[start]

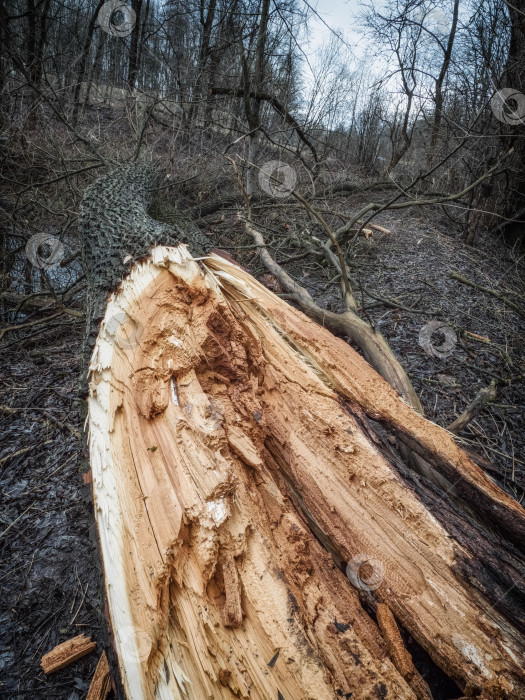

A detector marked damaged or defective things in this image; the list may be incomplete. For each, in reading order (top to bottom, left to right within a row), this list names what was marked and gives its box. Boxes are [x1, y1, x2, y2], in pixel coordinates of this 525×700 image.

splintered wood [89, 246, 524, 700]
broken wood chunk [40, 636, 95, 672]
splintered wood [40, 636, 95, 672]
broken wood chunk [86, 652, 111, 700]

[end]

Objective: Retype every line of the records above verbatim, leaving out any pictures.

Solved exercise:
A detector marked damaged or defective things in this image; the list may be incomplete. For each, in reading order (top to bottom, left to right within a row), this list names what was marked and gives its box. Boxes are [x1, y1, x2, y2], in pixel coordinates of this 525×700 image.

splintered wood [89, 246, 524, 700]
broken wood chunk [40, 636, 95, 672]
splintered wood [40, 636, 95, 672]
broken wood chunk [86, 652, 111, 700]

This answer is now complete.